Friday, February 10, 2012

Oh, Baby, Baby, Baby

Credit: Deb Murphy
Child-rearing terrifies me as well as inspires awe for the parents I've met who have done it well.  My parents, specifically my mother since my father wasn't that active in my upbringing, followed Dr. Benjamin Spock's advice on child-rearing.  They also firmly believed in the rule that children were to be seen, not heard, especially female children. They also drew a thick, solid line between adults and children.  You would not catch either of my parents playing with us, being silly, or in any other way stepping into our world.  We were expected to stay out of theirs, too.

Credit: Wikipedia
I noticed the hoopla over Amy Chua's child-rearing memoir, Battle Hymn of the Tiger Mother last year.  I have not read her book, but from all the interviews or reviews I heard or read, I understood Chua's methods to echo Dr. Spock's with a cultural twist courtesy of Chinese custom.  If my parents were alive, I believe they'd look upon Ms. Chua's methods as quite appropriate.  But what a hue and cry in the American media over that book!  Weren't there any sections of her book that described her love and compassion for her children?  Her dedicated support for their well-being and success?  Her own fallibility?

Credit: Alessandra Montalto/NYTimes
This year, the new parenting book comes with a French twist.  Earlier this week, I happened to catch an interview with Pamela Druckerman, wearing an unusual beret-style hat, on The Today Show, talking about her new book, Bringing up Bebe. As I listened to the things Ms. Druckerman had observed the French do, I was again reminded of my parents teaching us manners, good eating habits, and how to behave in public, as well as how to treat each other with respect.  The French seem to be doing a lot of the same things my mother did.
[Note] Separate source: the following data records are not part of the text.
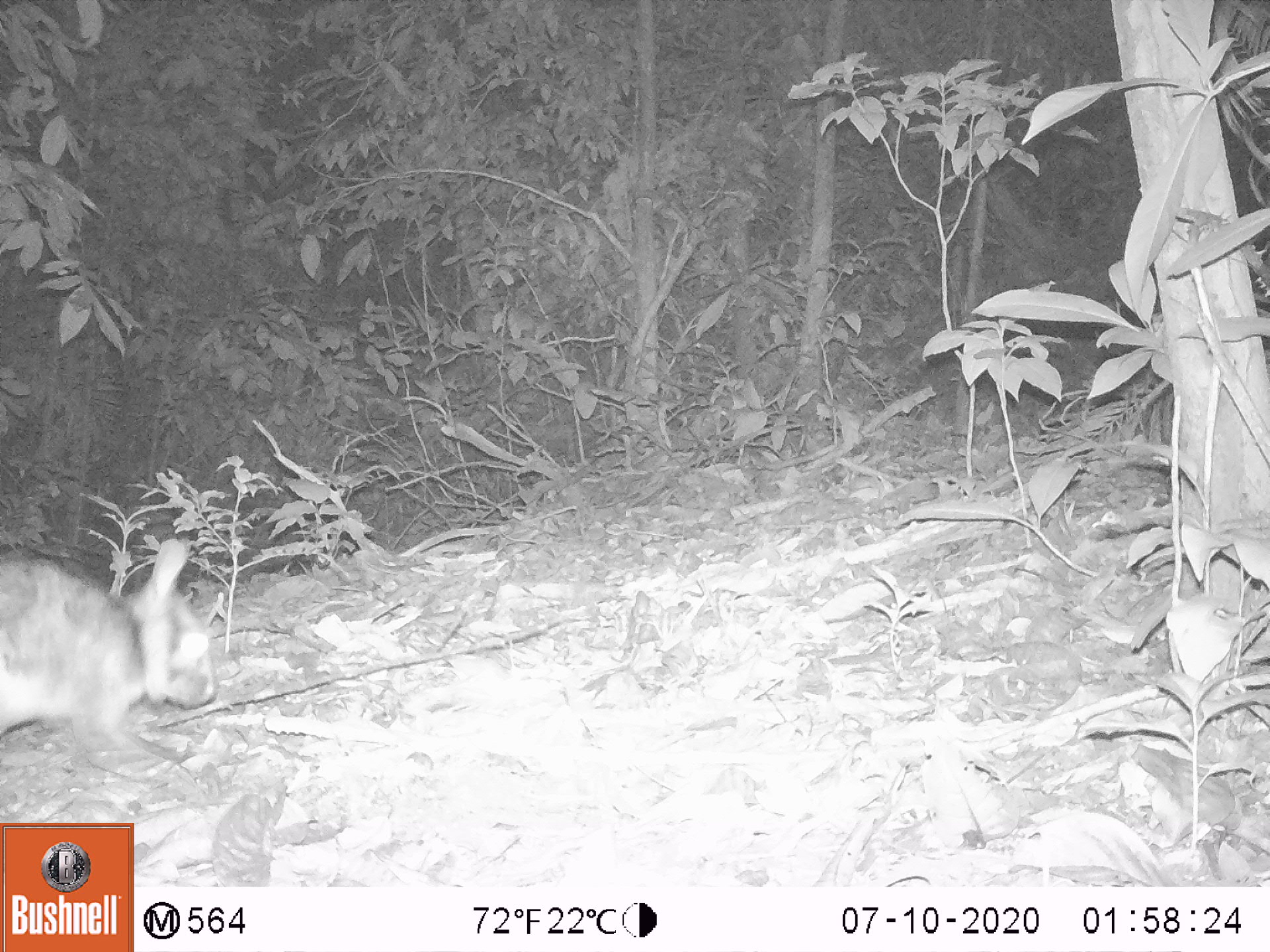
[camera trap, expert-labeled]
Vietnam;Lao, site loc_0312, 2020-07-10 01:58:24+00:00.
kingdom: Animalia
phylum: Chordata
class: Mammalia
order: Lagomorpha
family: Leporidae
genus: Nesolagus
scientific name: Nesolagus timminsi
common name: annamite striped rabbit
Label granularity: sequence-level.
As anyone else noticed the increase of children misbehaving in public spaces?  I must admit, from what I've seen in the last ten years, young parents now seem to believe it's OK for their kids to misbehave in public as long as their kids don't interrupt what they're doing.  That's a broad generalization -- I have seen parents on city buses who handle a tired child, a squirming child, or a loud child with impressive expertise and consideration for the other passengers.  I've seen also other parents behaving just as badly as their kids when the kids misbehave -- yelling at the kids, grabbing them, belittling them, calling them names, sometimes even slapping them.  It's painful to witness it.  I'm surprised when someone younger than 30 gives up her bus seat for me, holds open a door for me, or does some other respectful courtesy because it is so very rare nowadays.  I miss courteous people and children who behave well (quiet, polite, obedient) in public spaces.

I don't think Americans, as a group, like for people who are not Americans to tell them what to do.  Have you noticed this too?  We don't take criticism well from other countries.  So it's interesting that both Chua and Druckerman are Americans drawing on the child-rearing customs of other cultures.  Child-rearing is the hardest, most challenging job a human being does in life and we probably need to welcome all the help we can get, no matter from where.  The American way is not the only way. 

So while book reviewers may savage (or not) these two parenting books, I support them and will suggest them to my friends.  If I had kids, I'd be reading them.  What about you? 

Credit: Thisislondon.co.uk




1 comment:

Daughter Number Three said...

I've got mixed feelings about what I know of Chua's book, having not read it (here's what I had to say), but my favorite parenting advisor during Daughter Number Three-Point-One's younger years was John Rosemond.

If you look him up, you'll find he's not the type usually associated with lefties like myself. But I always found him a good source of tips on authoritative (as opposed to authoritarian) parenting. He also emphasizes that the parent couple's relationship is primary and the children are secondary.

My reading of Judith Rich Harris lately has reinforced that approach. Given the evidence, it's hard not to think that as long as children are fed, sheltered and not abused, their experiences outside the family will have more effect on them than the ones inside the family.